Anyway, I suppose I ought to make my predictions for Season 8:
  • Beric Dondarion and Tormund will have survived to at least get an onscreen death.
  • Jon and Dany will have a huge bust-up when his heritage is revealed and she starts seeing him as a rival.
  • Sansa will give Jon an earful for sleeping with Dany. Jon will look like a kicked puppy.
  • Cersei's surprise forces will be intercepted by Theon, whom I suspect will give his life to save Yara.
  • Jon will ride Rhaegal at some point, possibly in desperate, mortal combat against the Night King. I'm not convinced that Rhaegal will do well out of this.
  • Alternatively, Jon will wrest control of Viserion, destroy the Night King and become a White Walker himself in the process.
  • Bran will continue to be omniscient, and yet kind of useless.
  • Cleganebowl was teased this episode, so it probably has to happen. Part of me hopes to see Sandor get a little religious, overcome his primal fears, and bring a flaming sword to that grudge match.
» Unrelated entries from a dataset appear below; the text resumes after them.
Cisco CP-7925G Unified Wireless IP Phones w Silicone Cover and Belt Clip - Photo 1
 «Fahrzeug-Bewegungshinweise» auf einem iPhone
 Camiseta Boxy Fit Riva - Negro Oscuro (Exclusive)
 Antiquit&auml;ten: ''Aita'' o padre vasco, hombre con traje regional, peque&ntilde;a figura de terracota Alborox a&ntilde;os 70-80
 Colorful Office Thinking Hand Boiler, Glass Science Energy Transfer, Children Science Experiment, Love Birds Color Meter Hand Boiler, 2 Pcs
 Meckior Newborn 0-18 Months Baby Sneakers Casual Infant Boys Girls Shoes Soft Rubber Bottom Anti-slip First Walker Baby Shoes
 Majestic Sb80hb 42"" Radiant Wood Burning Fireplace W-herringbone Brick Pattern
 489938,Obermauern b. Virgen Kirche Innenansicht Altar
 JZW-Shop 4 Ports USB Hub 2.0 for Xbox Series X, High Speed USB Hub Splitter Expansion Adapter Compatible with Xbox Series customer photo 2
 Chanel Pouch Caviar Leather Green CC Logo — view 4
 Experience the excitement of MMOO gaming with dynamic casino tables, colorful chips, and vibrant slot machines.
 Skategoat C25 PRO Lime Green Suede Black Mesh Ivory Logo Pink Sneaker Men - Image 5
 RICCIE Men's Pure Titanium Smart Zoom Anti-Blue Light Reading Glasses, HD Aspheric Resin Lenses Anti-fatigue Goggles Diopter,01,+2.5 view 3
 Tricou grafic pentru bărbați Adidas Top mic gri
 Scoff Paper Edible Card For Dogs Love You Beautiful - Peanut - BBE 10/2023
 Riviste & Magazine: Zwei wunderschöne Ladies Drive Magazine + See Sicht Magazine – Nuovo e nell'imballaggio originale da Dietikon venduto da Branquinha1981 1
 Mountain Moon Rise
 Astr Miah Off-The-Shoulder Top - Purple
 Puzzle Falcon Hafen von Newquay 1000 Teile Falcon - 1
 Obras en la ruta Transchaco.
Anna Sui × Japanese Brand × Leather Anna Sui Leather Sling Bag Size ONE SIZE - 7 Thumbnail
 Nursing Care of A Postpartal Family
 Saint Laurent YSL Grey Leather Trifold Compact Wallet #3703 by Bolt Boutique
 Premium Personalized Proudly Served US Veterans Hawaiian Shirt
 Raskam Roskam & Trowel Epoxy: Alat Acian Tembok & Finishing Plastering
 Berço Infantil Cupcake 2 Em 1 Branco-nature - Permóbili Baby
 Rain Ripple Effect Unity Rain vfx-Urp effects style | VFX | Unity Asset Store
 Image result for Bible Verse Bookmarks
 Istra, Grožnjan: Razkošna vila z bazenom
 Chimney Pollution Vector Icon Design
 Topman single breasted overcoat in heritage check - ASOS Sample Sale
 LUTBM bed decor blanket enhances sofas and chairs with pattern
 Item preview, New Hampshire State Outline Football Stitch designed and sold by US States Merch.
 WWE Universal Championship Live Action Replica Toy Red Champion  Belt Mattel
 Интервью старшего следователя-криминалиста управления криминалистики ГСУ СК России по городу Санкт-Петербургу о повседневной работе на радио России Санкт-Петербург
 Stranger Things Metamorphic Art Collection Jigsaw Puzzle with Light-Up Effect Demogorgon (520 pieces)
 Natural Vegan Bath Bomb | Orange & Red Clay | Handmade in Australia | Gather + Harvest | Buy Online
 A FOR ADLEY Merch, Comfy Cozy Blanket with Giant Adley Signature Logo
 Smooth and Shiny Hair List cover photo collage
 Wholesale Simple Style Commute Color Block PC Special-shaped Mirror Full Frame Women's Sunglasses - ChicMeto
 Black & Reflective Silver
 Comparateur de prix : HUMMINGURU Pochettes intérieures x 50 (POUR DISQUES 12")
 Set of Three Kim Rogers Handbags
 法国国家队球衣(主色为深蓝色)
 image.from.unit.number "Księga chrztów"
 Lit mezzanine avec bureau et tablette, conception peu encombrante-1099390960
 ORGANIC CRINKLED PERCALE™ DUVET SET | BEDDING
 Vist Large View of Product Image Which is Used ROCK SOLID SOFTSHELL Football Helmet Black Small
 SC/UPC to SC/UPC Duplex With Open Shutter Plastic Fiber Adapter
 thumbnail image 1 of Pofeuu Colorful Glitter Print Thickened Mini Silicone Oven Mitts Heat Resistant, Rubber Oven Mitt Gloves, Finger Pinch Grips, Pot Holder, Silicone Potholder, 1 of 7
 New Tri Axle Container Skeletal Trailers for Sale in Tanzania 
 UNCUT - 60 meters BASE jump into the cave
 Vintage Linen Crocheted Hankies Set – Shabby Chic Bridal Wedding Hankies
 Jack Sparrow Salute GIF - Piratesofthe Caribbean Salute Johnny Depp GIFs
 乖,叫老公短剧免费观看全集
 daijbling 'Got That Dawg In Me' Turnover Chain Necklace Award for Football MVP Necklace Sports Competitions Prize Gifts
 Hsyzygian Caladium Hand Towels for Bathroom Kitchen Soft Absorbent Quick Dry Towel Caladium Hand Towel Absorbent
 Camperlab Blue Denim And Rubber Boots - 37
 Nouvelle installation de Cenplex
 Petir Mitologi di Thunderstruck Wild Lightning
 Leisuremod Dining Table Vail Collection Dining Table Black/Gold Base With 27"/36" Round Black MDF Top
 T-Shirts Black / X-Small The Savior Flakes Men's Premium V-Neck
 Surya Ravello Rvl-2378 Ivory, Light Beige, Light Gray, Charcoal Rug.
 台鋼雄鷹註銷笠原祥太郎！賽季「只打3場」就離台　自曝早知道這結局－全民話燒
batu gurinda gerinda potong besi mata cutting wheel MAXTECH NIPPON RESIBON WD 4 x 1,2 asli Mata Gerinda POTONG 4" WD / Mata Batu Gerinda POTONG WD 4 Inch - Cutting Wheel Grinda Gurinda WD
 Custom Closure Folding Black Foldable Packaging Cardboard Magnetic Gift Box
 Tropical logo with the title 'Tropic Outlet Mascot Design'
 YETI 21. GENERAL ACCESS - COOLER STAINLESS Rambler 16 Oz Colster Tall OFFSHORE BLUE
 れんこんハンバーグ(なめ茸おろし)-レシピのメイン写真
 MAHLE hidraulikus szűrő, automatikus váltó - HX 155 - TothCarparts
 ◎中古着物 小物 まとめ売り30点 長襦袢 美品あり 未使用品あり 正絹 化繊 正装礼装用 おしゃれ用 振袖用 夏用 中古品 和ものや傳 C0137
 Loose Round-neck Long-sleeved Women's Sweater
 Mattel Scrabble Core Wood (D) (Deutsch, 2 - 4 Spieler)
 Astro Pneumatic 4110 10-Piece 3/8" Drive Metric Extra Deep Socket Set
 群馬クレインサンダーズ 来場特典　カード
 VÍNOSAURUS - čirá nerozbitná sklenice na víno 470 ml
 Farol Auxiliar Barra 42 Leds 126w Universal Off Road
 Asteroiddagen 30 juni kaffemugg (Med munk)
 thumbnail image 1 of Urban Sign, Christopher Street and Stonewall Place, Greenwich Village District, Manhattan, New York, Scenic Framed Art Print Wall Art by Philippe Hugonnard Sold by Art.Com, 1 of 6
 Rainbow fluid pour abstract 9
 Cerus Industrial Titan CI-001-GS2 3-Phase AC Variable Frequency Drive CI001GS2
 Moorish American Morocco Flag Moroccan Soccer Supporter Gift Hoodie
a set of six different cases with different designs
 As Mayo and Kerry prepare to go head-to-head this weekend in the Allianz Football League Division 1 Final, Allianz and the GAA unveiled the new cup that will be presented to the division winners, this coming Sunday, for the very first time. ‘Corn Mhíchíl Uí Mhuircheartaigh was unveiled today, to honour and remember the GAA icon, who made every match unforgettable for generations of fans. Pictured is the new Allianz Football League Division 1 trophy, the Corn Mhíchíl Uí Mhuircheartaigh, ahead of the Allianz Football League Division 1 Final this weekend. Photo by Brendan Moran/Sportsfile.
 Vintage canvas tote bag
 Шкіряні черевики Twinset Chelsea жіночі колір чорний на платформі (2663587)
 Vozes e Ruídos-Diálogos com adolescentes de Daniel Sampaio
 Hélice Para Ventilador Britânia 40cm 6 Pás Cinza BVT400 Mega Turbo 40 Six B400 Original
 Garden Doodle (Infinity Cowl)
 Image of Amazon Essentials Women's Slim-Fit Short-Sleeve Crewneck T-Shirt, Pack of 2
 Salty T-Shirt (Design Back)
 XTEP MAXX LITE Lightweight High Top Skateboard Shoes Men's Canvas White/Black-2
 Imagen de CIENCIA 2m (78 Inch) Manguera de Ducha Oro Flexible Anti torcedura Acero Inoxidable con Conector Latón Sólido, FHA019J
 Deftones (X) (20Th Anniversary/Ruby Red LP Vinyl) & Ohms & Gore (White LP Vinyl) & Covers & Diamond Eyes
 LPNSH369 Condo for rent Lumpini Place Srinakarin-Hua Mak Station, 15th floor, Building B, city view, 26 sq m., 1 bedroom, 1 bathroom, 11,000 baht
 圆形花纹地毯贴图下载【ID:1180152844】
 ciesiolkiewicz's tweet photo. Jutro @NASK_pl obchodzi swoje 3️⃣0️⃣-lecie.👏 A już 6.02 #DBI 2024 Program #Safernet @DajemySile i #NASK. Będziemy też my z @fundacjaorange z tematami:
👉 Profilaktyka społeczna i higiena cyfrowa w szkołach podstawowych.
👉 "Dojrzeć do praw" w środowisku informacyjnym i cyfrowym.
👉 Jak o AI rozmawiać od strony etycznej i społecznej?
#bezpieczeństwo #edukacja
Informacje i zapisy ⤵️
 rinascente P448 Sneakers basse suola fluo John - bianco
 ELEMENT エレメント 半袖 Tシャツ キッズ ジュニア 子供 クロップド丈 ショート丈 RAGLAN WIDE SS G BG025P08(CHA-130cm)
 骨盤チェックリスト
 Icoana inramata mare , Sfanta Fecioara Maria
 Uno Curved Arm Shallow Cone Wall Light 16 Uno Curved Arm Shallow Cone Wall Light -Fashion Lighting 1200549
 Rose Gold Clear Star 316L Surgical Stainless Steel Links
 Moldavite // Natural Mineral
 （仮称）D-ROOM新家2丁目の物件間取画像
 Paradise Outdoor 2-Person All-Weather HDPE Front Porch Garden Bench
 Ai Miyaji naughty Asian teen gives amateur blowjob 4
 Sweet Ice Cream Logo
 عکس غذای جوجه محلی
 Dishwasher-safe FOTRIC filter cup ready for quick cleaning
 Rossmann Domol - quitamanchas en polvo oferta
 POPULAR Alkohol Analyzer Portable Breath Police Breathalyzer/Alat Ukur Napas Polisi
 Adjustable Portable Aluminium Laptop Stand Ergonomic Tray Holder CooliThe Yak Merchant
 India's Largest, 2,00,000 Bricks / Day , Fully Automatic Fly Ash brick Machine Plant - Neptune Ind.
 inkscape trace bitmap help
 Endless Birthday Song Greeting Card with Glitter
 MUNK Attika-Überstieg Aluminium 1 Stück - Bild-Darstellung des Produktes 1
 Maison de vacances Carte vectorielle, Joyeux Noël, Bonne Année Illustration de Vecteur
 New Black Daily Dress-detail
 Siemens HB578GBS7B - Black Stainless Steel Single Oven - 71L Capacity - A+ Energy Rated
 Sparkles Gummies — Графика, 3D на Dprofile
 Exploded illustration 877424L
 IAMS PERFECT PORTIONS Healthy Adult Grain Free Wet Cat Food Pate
I predict victory on points to the Hound and both end up dead.
  • Cersei's pregnancy will turn out to be phantom and she will go completely off the rails.
  • Qyburn will make something that murderously turns on him.
  • After a series of battles which leaves almost everyone dead, Cersei will either be assassinated by Arya or mauled to death by Nymeria.
  • Danaerys will take over what remains of the Seven Kingdoms, move her capital to Dragonstone and attempt to institute a more fair system of government.
  • Dorn will either go independent or be colonised by the Dothraki, leading to a horrible apartheid system.
  • Sansa will become the Queen in the North.
  • Jon will become the immortal King in the Really North.
  • Bronn will get his castle; he might even live to enjoy it.
  • In ten years' time we'll get a follow-up series called The Westeros Wing, in which Tyrion walks and talks a lot while trying to wrangle the mad idea of Westerosi democracy, while dealing with sanctions against the Dothraki because of their systemic abuse of ethnic Dornish, and the complex arrangements needed to adequately climate control the Really Northern embassy.
  • Either that or Direwolves will inherit Westeros.
Right or wrong, I'll see you all for Season 8 next year (or in 2019,) to find out.

(1) Wow; that's a miserable image to start out with.
(2) Seriously, the Dornish didn't murder Mircela because Tywin's death left you vulnerable, they did it because your family routinely employed an enforcer who was barely less than a monster before he was the undead and because your scheming has always been more vicious than well-thought-out. And because the Dorn plot went a bit cray-cray.
(3) A moment which would only be more satisfying if he'd given Gilly props for catching the annulment, but I guess she was just reading aloud to give the audience a head's up.
(4) Yes, I have issues with this style of analysis.
(5) Or a problem, perhaps.

(6) Or a subset of the larger body, at least.